Também não se desprende da nossa argumentação a necessidade ou a conveniência de que as forças de esquerda estabeleçam uma aliança com o PT. Mas na atual conjuntura, o voto em Dilma é o único instrumento disponível no Brasil para evitar um mal maior, muito maior.

Os companheiros que advogam pela neutralidade deveriamassinalar qual é a outra força política que poderia impedir a vitória do Aécio.

A esquerda não pode se refugiar numa pretensa neutralidade.
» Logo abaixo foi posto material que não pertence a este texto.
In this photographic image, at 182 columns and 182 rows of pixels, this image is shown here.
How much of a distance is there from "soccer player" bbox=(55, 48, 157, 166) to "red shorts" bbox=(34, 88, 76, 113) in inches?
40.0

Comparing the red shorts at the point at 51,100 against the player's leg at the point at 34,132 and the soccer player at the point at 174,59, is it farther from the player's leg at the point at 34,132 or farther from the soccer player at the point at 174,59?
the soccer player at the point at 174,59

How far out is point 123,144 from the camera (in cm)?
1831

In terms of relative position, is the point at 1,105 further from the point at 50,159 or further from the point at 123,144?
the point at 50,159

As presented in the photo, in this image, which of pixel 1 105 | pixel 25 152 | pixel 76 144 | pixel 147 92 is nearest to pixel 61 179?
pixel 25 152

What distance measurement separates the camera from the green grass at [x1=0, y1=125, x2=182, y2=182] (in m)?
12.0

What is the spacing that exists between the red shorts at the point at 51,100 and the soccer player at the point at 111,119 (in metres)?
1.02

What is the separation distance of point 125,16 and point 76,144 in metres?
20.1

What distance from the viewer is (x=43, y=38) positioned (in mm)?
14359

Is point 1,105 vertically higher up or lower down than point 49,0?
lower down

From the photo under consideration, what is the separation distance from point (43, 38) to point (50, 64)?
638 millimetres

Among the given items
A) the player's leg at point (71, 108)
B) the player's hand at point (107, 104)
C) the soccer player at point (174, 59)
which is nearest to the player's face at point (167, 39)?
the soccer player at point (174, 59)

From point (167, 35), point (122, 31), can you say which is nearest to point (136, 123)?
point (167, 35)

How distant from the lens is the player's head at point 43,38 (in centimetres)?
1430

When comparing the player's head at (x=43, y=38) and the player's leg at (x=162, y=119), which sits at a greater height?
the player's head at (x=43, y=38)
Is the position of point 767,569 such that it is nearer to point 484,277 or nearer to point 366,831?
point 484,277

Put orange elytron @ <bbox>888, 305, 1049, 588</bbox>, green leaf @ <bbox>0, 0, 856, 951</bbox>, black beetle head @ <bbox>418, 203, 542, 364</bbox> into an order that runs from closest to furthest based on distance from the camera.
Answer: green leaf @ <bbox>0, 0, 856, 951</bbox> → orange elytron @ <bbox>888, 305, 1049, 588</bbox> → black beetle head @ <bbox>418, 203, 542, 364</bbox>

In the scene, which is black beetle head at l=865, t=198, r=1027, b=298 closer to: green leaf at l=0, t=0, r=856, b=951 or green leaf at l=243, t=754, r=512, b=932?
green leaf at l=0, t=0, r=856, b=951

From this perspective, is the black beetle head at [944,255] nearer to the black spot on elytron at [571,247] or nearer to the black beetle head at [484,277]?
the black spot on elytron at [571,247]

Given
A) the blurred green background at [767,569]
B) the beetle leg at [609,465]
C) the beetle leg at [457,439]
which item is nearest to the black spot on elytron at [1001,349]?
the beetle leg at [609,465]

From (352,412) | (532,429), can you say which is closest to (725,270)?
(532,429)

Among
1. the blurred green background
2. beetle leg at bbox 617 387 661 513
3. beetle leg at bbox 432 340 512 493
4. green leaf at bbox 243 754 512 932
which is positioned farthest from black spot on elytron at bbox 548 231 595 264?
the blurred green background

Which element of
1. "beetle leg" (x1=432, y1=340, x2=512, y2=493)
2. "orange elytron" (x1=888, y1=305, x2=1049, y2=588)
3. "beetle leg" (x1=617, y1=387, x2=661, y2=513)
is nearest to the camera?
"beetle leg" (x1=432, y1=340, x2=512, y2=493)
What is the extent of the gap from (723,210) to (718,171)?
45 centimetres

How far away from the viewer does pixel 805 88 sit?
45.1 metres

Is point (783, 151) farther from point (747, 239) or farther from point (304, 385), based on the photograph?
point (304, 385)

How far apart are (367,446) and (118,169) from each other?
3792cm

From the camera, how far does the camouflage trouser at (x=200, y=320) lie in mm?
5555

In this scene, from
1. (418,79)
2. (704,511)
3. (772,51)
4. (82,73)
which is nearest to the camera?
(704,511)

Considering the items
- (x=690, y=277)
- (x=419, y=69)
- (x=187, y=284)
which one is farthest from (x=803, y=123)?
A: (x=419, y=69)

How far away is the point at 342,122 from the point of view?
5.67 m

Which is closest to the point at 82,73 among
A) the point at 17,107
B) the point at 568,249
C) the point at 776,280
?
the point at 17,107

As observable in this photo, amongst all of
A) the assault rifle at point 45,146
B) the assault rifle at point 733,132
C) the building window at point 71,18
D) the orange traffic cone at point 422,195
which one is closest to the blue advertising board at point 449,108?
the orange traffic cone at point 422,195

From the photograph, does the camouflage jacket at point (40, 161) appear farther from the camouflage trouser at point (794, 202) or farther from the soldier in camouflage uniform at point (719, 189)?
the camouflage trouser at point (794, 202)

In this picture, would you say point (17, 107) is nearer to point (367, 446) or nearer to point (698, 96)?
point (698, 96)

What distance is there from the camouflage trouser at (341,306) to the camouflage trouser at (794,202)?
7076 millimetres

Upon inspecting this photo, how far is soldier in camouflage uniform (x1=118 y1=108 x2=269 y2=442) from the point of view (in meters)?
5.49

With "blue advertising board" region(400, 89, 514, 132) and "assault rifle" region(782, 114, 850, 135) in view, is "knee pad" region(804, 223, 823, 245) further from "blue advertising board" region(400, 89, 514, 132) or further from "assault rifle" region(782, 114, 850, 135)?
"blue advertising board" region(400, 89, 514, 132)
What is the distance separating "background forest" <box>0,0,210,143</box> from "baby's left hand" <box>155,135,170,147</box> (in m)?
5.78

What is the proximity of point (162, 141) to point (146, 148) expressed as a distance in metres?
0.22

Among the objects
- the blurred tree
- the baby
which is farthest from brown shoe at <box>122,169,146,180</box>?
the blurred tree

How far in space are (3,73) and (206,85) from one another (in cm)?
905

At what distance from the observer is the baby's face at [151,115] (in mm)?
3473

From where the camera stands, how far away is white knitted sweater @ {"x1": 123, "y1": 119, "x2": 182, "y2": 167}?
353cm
E caso se consiga derrotar a reação conservadora, caberá aproveitar os quatro anos para reorganizar o campo popular desmobilizado pelas políticas do PT. E submeter o segundo governo de Dilma a uma crítica implacável, empurrando-a a um ataque a fundo contra a pobreza e a desigualdade, contra a prepotência dos oligopólios e contra as chantagens das classes dominantes aliadas ao imperialismo.

No plano internacional o trunfo dos tucanos teria gravíssimas consequências porque colocaria no Planalto a uma força política submetida por completo aos ditames da Casa Branca; sabotaria os processos de integração supranacional em andamento como o Mercosul, a UNASUL e a CELAC; serviria como ponta de lança para atacar a Revolução Bolivariana e os governos de esquerda e progressistas da região; para isolar a Revolução Cubana e para oferecer apoio material e humano do Brasil para as infinitas guerras do império.

Este tem lançado uma fortíssima campanha para que seu candidato, Aécio, triunfe. Se tal coisa chegasse a acontecer, uma longa noite cairia sobre a América Latina e o Caribe.
Sem exagerar nas analogias históricas, conviria meditar sobre a sorte corrida por Thälmann graças à tese que sustentava a igualdade essencial de todos os políticos burgueses."